The New Orleans Film Society (NOFS) will present an advance screening the documentary City of a Million Dreams, directed by Jason Berry, on Wednesday, October 20, 7 p.m. at The Broadside. The screening will be free for NOFS members and pass holders for the 2021 New Orleans Film Festival, which gets underway on November 5.

With extensive footage of of jazz funerals and Sunday second-line parades filmed over a twenty-five year span, along withriveting reenactments of the burial dances of enslaved Africans, City of a Million Dreams shows the cultural memory of Black New Orleans and rituals of resilience as never before. Berry published a book with the same title in 2018 upon the tricentennial of New Orleans’ founding.

The film includes Deb Cotton, an African American and observant Jew, who leaves “hard-hearted Hollywood” for New Orleans and becomes a chronicler of the parading clubs spawned by 19th-century burial societies. Her zeal for the city grows as she becomes a blogger for Gambit Weekly, adopting the handle “Big Red Cotton.” As Cotton explores her adopted culture, Dr. Michael White, a prolific clarinetist and New Orleans native, plays “the widow’s wail” on his clarinet, a cry of lamentation in the funeral marches. White’s transcendent music also includes joyous peals for the soul’s cutting-loose, which happens when the band leaves the cemetery, followed by dancers in what New Orleanians call “the second line.” Risen in the ranks of brass bands, White, too, is on a journey of self-discovery, seeking clues about his ancestor who played at the dawn of jazz. White says of jazz funerals: “For someone dealing with American racism and trying to figure out your place in this life…you can be transformed into another world that really sets you free.”

Funerals unfold as caravans of memory, shaping White’s quest and Cotton’s epiphanies. New Orleans burial customs evolve as people of different tongues and colors reach the city, surviving floods, fires, war, political violence, civil rights struggles and hurricanes. The film follows the French-colonial town’s evolution with a stunning recreation of African burial choreographies by enslaved people, honoring ancestral memory on a field called Congo Square. The resistance drama of danced memory carries across time, gathering force as as black men march as Mardi Gras Indians in one the film’s most powerful funeral sequences.

Tickets available to purchase at this link. The film will also be available to stream online following the kickoff event.

“We look forward to gathering with the New Orleans film community before the New Orleans Film Festival 2021 to enjoy the Louisiana premiere of City of a Million Dreams, a film 22 years in the making,” said Fallon Young, executive director of the New Orleans Film Festival.

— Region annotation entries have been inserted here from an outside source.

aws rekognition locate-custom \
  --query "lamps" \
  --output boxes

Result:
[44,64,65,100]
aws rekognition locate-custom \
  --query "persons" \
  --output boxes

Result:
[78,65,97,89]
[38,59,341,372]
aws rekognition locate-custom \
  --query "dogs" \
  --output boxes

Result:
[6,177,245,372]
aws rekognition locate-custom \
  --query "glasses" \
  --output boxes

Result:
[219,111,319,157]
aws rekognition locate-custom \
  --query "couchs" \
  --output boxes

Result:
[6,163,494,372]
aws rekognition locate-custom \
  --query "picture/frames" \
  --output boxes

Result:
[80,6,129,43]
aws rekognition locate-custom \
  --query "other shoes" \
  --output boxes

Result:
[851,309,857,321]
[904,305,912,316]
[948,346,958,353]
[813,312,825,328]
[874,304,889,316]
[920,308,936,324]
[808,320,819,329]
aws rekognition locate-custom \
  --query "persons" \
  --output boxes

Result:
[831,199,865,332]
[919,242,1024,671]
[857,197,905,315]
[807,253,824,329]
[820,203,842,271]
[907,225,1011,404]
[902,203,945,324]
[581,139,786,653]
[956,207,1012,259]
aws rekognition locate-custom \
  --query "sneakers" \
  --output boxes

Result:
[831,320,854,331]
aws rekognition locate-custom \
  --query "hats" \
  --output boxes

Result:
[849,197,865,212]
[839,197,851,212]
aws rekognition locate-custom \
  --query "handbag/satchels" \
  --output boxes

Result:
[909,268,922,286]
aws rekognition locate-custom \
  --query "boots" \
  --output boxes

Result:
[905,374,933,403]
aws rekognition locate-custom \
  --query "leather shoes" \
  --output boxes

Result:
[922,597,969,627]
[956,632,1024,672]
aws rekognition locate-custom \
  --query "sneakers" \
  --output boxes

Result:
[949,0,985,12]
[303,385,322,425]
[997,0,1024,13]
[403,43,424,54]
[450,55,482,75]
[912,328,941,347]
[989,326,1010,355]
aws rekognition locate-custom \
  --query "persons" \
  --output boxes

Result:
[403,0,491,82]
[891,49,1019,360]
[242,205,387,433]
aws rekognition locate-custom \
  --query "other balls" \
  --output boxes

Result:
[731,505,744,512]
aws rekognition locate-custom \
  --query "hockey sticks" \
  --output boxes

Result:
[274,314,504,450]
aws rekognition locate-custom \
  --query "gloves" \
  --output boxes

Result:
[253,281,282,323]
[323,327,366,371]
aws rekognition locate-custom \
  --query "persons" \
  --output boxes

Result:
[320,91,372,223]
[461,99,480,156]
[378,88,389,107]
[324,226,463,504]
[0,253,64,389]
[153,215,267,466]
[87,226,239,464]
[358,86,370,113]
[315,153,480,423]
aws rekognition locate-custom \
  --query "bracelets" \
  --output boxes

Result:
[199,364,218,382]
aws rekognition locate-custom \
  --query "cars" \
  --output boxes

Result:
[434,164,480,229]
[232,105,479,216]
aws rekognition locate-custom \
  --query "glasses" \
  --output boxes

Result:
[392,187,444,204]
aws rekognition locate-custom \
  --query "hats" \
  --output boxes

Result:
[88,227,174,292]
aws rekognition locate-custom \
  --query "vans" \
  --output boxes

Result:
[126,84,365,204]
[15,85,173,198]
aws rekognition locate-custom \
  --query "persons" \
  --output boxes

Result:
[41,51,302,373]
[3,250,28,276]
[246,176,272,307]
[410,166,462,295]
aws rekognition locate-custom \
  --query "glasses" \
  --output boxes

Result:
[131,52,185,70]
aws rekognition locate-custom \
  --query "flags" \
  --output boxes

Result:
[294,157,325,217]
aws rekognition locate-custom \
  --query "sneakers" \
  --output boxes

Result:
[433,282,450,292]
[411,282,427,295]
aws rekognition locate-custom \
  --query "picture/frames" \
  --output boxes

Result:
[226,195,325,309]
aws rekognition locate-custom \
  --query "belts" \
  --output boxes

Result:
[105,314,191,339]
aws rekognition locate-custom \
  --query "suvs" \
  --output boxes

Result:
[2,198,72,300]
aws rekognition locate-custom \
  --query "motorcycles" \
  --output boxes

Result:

The 32nd annual New Orleans Film Festival takes place November 5 to 14 at venues across the city as well as a virtual cinema accessible globally between November 5 and 21.The festival announced all 170 films in its 2021 competition lineup plus the Opening Weekend Gala Screening of C’mon C’mon with more programming announcements, including Spotlight Films and Filmmaker Conference to be announced in the coming days.

The festival also announced a new screening venue, AMC Elmwood Palace 20 at 1200 Elmwood Park Blvd. in Harahan. The change comes as the festival learns long-time festival venue, The Prytania Theatre, will remain closed in order to make repairs following Hurricane Ida. The Prytania anticipates reopening some time in November 2021. Festival screenings will also be held at The Broad Theater and the adjacent Broadside, located at 636 and 600 N. Broad St. in New Orleans.